:: RECORDED INFORMATION ::
⁂

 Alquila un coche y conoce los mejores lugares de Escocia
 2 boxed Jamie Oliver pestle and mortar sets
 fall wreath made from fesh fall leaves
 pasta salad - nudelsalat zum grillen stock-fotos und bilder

⁂

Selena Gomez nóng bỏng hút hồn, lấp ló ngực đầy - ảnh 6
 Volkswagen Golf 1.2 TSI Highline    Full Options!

⁂

:: DIRECTIONS ::
Within the material above, copy exactly the lines from the line that holds "Selena Gomez nóng" up to and including the line that holds "Volkswagen Golf 1.2".

:: WRITTEN SOLUTION ::
Selena Gomez nóng bỏng hút hồn, lấp ló ngực đầy - ảnh 6
 Volkswagen Golf 1.2 TSI Highline    Full Options!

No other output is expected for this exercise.